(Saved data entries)
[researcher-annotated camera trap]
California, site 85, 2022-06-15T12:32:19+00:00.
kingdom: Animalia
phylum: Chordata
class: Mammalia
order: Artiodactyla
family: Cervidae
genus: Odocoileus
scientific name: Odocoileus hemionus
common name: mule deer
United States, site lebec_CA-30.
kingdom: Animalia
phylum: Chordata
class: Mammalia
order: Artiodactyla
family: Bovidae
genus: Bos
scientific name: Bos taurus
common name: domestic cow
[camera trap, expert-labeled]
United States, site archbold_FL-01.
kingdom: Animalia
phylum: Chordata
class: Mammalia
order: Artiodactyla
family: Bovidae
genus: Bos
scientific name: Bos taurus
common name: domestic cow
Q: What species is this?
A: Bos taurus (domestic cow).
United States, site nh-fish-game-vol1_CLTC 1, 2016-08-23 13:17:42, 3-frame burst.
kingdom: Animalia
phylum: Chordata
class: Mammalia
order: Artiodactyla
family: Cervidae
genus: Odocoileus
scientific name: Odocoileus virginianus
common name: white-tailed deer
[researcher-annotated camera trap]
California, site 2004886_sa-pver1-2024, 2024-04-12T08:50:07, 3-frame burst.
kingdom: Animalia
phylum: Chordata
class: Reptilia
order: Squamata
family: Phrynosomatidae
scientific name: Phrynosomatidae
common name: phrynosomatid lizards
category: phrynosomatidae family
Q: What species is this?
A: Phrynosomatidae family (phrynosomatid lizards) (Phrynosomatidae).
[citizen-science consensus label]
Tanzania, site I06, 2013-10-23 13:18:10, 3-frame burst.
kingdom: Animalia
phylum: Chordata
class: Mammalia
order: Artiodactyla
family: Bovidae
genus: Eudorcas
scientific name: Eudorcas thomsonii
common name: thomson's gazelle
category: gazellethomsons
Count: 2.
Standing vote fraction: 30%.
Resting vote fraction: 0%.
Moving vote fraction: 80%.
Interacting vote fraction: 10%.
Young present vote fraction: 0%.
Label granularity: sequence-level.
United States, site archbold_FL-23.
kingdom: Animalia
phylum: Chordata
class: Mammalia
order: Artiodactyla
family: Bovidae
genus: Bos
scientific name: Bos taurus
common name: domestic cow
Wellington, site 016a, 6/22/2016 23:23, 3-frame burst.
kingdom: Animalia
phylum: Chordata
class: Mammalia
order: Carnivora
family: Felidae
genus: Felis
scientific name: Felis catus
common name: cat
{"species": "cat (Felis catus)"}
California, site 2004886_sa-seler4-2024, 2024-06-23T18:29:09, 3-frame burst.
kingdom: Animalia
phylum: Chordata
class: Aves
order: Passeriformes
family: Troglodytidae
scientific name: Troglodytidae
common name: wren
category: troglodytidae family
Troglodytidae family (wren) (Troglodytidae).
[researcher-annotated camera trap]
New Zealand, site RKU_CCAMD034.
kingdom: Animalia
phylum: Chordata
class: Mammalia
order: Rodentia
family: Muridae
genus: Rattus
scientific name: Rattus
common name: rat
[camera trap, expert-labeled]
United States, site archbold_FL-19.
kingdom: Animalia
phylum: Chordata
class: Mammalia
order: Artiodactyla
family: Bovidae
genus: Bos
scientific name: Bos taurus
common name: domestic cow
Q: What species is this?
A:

_Requirement_: From the entries above, write out only the lines starting at the line that holds "order: Squamata" and ending at the line that holds "order: Rodentia", keeping both and matching them exactly.

_Task output_:
order: Squamata
family: Phrynosomatidae
scientific name: Phrynosomatidae
common name: phrynosomatid lizards
category: phrynosomatidae family
Q: What species is this?
A: Phrynosomatidae family (phrynosomatid lizards) (Phrynosomatidae).
[citizen-science consensus label]
Tanzania, site I06, 2013-10-23 13:18:10, 3-frame burst.
kingdom: Animalia
phylum: Chordata
class: Mammalia
order: Artiodactyla
family: Bovidae
genus: Eudorcas
scientific name: Eudorcas thomsonii
common name: thomson's gazelle
category: gazellethomsons
Count: 2.
Standing vote fraction: 30%.
Resting vote fraction: 0%.
Moving vote fraction: 80%.
Interacting vote fraction: 10%.
Young present vote fraction: 0%.
Label granularity: sequence-level.
United States, site archbold_FL-23.
kingdom: Animalia
phylum: Chordata
class: Mammalia
order: Artiodactyla
family: Bovidae
genus: Bos
scientific name: Bos taurus
common name: domestic cow
Wellington, site 016a, 6/22/2016 23:23, 3-frame burst.
kingdom: Animalia
phylum: Chordata
class: Mammalia
order: Carnivora
family: Felidae
genus: Felis
scientific name: Felis catus
common name: cat
{"species": "cat (Felis catus)"}
California, site 2004886_sa-seler4-2024, 2024-06-23T18:29:09, 3-frame burst.
kingdom: Animalia
phylum: Chordata
class: Aves
order: Passeriformes
family: Troglodytidae
scientific name: Troglodytidae
common name: wren
category: troglodytidae family
Troglodytidae family (wren) (Troglodytidae).
[researcher-annotated camera trap]
New Zealand, site RKU_CCAMD034.
kingdom: Animalia
phylum: Chordata
class: Mammalia
order: Rodentia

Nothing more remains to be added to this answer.